The FT reports this morning that GS is planning to "change some of its practices in dealing with institutional clients, a step that could help it settle charges filed last month by US securities regulators." The thing is, even though the designation of "institutional client" implies that said client actually understands what it's investing in, that has proved not to be the case. In fact, many clients gladly purchased billions upon billions of complicated structured products from GS without knowing that they would likely be worthless in a matter of months. So, what to do to address the issue of GS's clients being boobs for assuming that the bank actually cared that it was selling worthless garbage to book monster profits? Hmmm, let's see... Oh, here's a great idea! Make them state that they understand the risks associated with any given security before doing a transaction with the bank. Creates a bunch of needless paperwork. Protects the bank from lawsuits in the future. Keeps the lawyers busy. Problem solved.
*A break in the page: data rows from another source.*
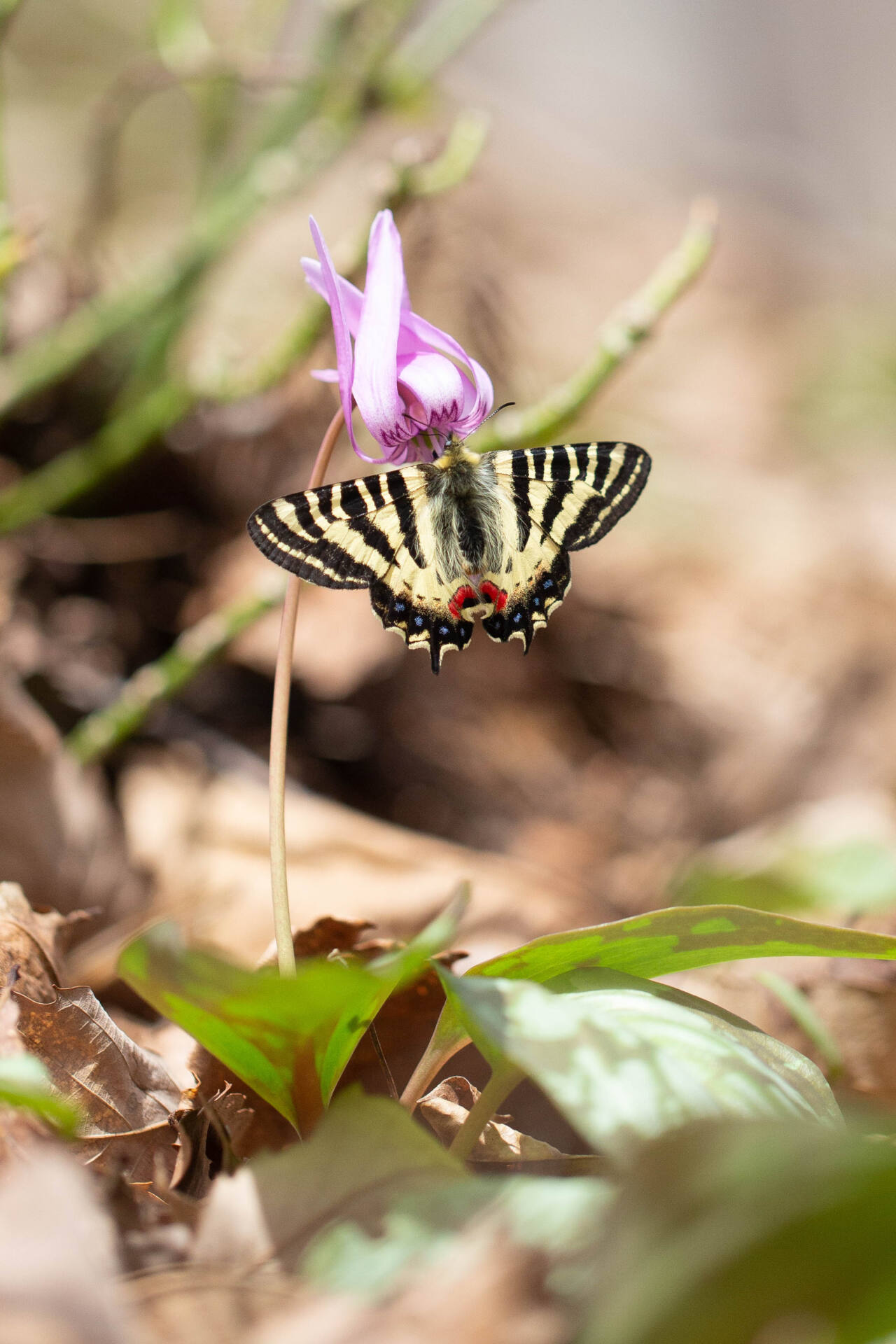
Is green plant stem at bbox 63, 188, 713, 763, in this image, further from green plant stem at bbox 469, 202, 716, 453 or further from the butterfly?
the butterfly

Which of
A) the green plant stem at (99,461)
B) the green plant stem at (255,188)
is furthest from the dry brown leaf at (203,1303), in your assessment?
the green plant stem at (255,188)

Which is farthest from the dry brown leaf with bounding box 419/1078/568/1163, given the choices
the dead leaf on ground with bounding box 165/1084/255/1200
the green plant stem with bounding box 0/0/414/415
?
the green plant stem with bounding box 0/0/414/415

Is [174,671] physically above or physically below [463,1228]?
above

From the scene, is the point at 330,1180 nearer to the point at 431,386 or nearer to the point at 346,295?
the point at 431,386

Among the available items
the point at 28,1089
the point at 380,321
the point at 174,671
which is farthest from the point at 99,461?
the point at 28,1089

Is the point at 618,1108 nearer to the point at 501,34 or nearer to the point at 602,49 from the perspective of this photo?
the point at 501,34

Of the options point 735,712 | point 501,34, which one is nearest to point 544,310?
point 735,712

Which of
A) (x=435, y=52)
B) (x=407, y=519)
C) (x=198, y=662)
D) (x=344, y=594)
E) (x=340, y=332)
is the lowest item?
(x=198, y=662)
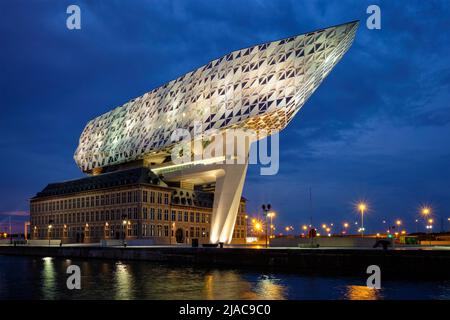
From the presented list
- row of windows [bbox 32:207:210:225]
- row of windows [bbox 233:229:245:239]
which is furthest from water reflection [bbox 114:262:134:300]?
row of windows [bbox 233:229:245:239]

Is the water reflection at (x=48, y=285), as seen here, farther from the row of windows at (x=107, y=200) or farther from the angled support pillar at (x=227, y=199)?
the row of windows at (x=107, y=200)

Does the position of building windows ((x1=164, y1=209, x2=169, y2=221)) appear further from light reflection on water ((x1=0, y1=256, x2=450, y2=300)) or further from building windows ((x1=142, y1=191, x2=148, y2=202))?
light reflection on water ((x1=0, y1=256, x2=450, y2=300))

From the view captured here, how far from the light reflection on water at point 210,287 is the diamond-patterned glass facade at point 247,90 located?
1306 inches

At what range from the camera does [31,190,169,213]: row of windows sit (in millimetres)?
88469

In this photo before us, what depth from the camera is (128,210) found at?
89.0 m

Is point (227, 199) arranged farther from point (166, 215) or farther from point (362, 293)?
point (362, 293)

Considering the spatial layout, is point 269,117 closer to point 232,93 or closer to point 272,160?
point 232,93

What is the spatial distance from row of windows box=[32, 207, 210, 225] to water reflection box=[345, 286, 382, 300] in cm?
5945

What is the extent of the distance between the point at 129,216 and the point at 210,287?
61244mm

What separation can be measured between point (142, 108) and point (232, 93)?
3157 cm

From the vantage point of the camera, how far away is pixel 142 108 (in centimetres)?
9731

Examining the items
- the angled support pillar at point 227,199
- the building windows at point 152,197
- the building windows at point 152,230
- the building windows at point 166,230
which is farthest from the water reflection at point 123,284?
the building windows at point 166,230

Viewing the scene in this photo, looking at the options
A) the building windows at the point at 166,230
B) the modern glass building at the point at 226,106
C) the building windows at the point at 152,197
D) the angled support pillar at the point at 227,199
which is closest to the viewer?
the modern glass building at the point at 226,106

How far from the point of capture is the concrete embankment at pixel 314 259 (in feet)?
114
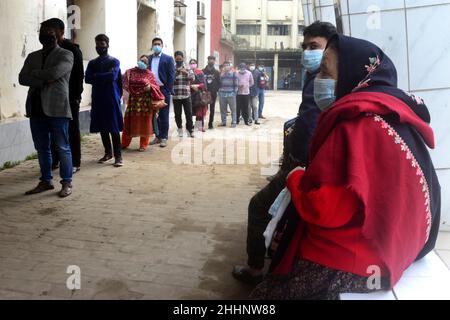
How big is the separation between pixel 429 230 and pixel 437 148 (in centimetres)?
127

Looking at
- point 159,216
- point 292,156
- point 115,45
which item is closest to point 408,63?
point 292,156

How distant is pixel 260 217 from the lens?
2.94 metres

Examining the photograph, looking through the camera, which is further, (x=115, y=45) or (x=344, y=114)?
(x=115, y=45)

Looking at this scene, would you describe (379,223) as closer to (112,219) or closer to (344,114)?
(344,114)

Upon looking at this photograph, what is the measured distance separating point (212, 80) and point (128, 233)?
7.84 m

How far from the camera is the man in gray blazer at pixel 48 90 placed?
460 cm

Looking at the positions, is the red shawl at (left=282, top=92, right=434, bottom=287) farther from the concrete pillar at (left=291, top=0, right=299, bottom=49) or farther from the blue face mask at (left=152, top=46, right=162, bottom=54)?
the concrete pillar at (left=291, top=0, right=299, bottom=49)

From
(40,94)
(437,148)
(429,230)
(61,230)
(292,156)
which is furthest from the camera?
(40,94)

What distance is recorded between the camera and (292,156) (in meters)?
2.98

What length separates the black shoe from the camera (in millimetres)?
3070

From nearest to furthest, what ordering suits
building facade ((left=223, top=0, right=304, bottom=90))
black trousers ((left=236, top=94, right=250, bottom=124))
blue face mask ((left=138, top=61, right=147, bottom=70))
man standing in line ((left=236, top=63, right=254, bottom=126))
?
blue face mask ((left=138, top=61, right=147, bottom=70)) < man standing in line ((left=236, top=63, right=254, bottom=126)) < black trousers ((left=236, top=94, right=250, bottom=124)) < building facade ((left=223, top=0, right=304, bottom=90))

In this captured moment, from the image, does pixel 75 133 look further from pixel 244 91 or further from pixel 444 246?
pixel 244 91

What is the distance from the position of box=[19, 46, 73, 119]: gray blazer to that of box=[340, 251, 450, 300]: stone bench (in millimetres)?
3600

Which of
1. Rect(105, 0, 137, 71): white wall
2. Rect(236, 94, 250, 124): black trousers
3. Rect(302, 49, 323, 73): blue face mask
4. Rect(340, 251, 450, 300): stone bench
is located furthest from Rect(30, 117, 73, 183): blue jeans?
Rect(236, 94, 250, 124): black trousers
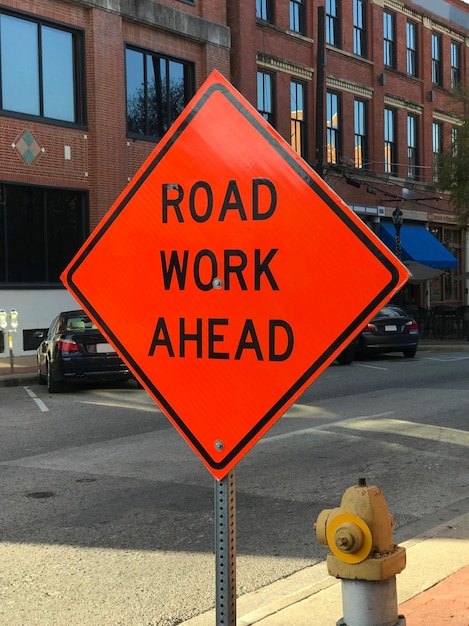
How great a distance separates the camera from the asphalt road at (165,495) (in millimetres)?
4812

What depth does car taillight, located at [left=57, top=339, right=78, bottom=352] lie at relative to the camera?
13.8 m

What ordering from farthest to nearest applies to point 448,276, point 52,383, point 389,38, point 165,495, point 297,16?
point 448,276
point 389,38
point 297,16
point 52,383
point 165,495

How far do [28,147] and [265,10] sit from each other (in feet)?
36.7

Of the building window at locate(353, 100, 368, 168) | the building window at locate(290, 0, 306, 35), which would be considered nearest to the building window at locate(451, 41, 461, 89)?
the building window at locate(353, 100, 368, 168)

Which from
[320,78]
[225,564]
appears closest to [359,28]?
[320,78]

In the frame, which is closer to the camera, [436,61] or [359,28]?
Answer: [359,28]

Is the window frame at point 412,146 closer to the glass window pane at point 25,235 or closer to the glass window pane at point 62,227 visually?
the glass window pane at point 62,227

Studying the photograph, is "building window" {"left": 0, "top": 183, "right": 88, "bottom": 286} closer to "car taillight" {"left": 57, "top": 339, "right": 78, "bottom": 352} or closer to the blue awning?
"car taillight" {"left": 57, "top": 339, "right": 78, "bottom": 352}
Might I suggest the following format for the new documents:

"Dear Valued Customer,

Please be advised that when our salesmen call you, they are attempting to sell securities that Goldman no longer wishes to own in its inventory. If we actually believed the securities were going to rise in value, we would keep them. In fact, it is highly likely that we believe the securities will lose value immediately. Furthermore, please be aware that we have likely front-run you before calling you in order to bid up the price of the securities we want you to purchase. In fact, if the securities are actively traded and you see bids on the screens reflecting certain prices, please be aware that it might just be our trader trying to paint the screens to coerce you into paying an inflated price. The minute you place your order, the trader might pull his bids in order to make you look and feel like a jackass. If the securities are less liquid products without tradeable prices, products in fact that we have created, please be aware that you are paying WAY more for the securities than we actually believe they are worth. It's what we at Goldman refer to as "customer service." As a profit making enterprise, it is our job to rip you off until you feel it in your keister. If you haven't thought of your keister today, might I recommend that you give your GS salesman a call. Have a nice day!"